* _PROVIDED TEXT_

In article <1991Jun25.062028.2265@neon.Stanford.EDU> torrie@cs.stanford.edu (Evan Torrie) writes:
>mykes@amiga0.SF-Bay.ORG (Mike Schwartz) writes:
>
>>Too bad MPW doesn't multitask.  
>
>  This is more a multi-threading, rather than multitasking example, since
>the MPW editor and compiler run in the same address space.  I guess you 
>can argue semantics of multi-threading vs multitasking.
>

You bet I can argue the value of multitasking (what you call multithreading).  Like
the capability to run TWO MPW tools at the same time (I run a dozen CLI tools on my
Amiga simoultaneously with ease).  How about the ability to make an application out
of multiple tasks?  How about the ability to RUN 10 Applications and still use
ZERO percent of the CPU time?  How about the ability to run multiple applications
on a 512K machine?  

Or how about those fancy hard disk compression utilities that abound on the Mac?  Just
rename a folder with a few hundred files in it, and the Mac goes to sleep for as long
as it takes to decompress all those files.

>>When you start up a compile in MPW, you can't
>>use your MPW editor to browse your files.  This was a horrible design decision
>>when they made MPW in the first place.  Since multifinder isn't a true multitasking
>>solution, the best you can hope for is to run two HUGE copies of MPW and maybe
>>the MPW tools will be friendly enough to allow you to compile from one and edit
>>from the other.
>
>  Or else, you use a different editor to edit your programs...  like
>Alpha, the Emacs clone.  
>

And it only eats another meg of RAM if you want to be able to edit at will.
At least there is a REAL editor for the Mac :)  Does it feature multiple
UNDO/REDO like CygnusEd?

--
****************************************************
* I want games that look like Shadow of the Beast  *
* but play like Leisure Suit Larry.                *
****************************************************

mykes@amiga0.SF-Bay.ORG (Mike Schwartz) (06/27/91)

In article <125@ryptyde.UUCP> dant@ryptyde.UUCP (Daniel Tracy) writes:
>In article <1991Jun25.012010.3154@Sugar.NeoSoft.com> peter@Sugar.NeoSoft.com (Peter da Silva) writes:
>>In article <112@ryptyde.UUCP> dant@ryptyde.UUCP (Daniel Tracy) writes:
>>> I was referring to the general-purpose address/data registers used in the 
>>> 8086 line! You wouldn't call these general purpose?
>>
>>Oh, sure. Both of them.
>>-- 
>>Peter da Silva.   `-_-'   <peter@sugar.neosoft.com>.
>>                   'U`    "Have you hugged your wolf today?"
>
>I believe there are 8. All of which can be used as data registers, most
>can be used as address registers, and 7 are implicit parameters to various
>commands.

* _DATASET EXCERPTS_
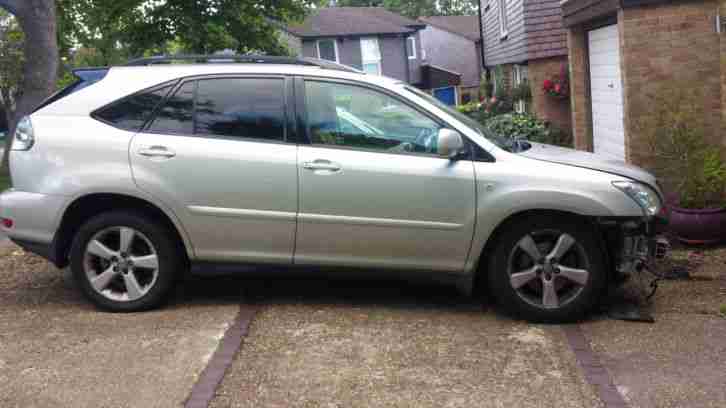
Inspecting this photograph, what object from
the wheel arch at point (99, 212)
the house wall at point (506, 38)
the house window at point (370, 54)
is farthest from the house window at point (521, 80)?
the house window at point (370, 54)

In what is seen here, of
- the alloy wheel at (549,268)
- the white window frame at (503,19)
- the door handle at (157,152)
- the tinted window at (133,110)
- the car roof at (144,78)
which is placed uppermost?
the white window frame at (503,19)

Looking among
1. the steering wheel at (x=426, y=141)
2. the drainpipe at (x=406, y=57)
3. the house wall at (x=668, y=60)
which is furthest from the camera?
the drainpipe at (x=406, y=57)

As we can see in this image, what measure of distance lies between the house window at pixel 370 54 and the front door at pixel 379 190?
43950mm

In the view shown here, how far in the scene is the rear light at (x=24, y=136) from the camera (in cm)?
618

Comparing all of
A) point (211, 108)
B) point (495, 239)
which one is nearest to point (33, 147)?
point (211, 108)

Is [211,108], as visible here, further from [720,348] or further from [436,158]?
[720,348]

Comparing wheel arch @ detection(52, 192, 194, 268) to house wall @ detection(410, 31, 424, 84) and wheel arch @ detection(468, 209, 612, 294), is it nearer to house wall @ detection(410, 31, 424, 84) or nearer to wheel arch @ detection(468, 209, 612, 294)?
wheel arch @ detection(468, 209, 612, 294)

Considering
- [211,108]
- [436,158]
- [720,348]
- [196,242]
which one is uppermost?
[211,108]

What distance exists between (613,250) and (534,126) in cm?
1060

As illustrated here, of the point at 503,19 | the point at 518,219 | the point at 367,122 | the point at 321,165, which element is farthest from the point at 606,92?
the point at 503,19

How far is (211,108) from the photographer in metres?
6.20

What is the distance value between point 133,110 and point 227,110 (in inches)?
26.9

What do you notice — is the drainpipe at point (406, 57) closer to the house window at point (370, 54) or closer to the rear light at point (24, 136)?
the house window at point (370, 54)

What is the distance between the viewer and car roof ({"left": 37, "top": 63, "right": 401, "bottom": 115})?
6.23 meters
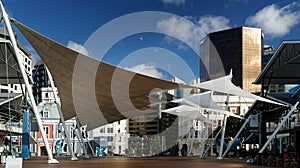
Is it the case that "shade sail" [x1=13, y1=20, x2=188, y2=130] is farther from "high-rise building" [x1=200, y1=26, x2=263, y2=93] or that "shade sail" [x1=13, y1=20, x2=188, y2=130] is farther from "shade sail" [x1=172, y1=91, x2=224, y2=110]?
"high-rise building" [x1=200, y1=26, x2=263, y2=93]

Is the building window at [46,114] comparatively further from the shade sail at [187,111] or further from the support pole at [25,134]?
the support pole at [25,134]

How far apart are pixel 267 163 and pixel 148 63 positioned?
5635 centimetres

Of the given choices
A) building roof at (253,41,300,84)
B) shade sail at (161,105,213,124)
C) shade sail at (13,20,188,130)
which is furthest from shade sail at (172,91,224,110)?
shade sail at (13,20,188,130)

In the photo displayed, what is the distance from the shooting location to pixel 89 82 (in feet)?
77.0

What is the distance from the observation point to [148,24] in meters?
50.5

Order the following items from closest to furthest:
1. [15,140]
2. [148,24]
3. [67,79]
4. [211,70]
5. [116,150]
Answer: [67,79]
[148,24]
[15,140]
[116,150]
[211,70]

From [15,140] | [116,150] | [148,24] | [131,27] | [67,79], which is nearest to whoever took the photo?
[67,79]

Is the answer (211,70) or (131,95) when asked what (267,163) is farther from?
(211,70)

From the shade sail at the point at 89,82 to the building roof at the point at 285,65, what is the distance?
891cm

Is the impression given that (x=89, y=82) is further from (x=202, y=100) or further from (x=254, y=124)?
(x=202, y=100)

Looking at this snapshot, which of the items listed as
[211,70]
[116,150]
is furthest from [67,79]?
[211,70]

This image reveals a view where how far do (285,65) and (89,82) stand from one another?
50.1 feet

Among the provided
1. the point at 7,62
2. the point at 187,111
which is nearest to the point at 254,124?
the point at 187,111

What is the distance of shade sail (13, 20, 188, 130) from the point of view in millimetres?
19703
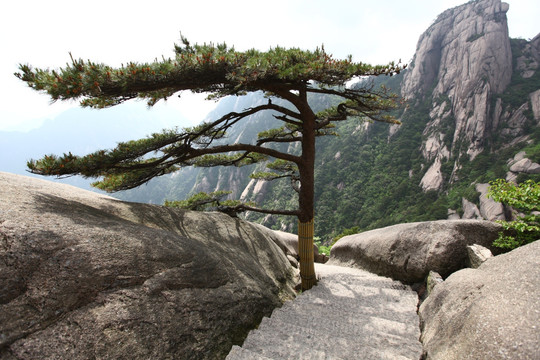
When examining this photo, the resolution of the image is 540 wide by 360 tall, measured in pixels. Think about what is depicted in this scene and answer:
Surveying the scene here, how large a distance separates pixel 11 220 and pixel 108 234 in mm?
792

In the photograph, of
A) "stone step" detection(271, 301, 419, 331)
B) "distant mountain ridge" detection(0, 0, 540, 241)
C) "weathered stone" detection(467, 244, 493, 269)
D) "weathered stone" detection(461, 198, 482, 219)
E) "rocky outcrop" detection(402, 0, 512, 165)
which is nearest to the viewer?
"stone step" detection(271, 301, 419, 331)

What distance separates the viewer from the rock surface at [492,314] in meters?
1.89

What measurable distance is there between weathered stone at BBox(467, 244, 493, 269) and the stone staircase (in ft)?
3.66

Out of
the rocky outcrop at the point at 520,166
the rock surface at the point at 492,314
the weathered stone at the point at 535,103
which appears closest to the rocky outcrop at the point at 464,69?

* _WHAT YOU NEED TO DO_
A – Copy the part of the thread on MPW and multitasking from "In article <125@ryptyde.UUCP>" to "these general purpose?", inclusive.
B – In the thread on MPW and multitasking, which editor is called an Emacs clone?

* _OUTPUTS FOR THE TASKS_
A –
In article <125@ryptyde.UUCP> dant@ryptyde.UUCP (Daniel Tracy) writes:
>In article <1991Jun25.012010.3154@Sugar.NeoSoft.com> peter@Sugar.NeoSoft.com (Peter da Silva) writes:
>>In article <112@ryptyde.UUCP> dant@ryptyde.UUCP (Daniel Tracy) writes:
>>> I was referring to the general-purpose address/data registers used in the 
>>> 8086 line! You wouldn't call these general purpose?

B – Alpha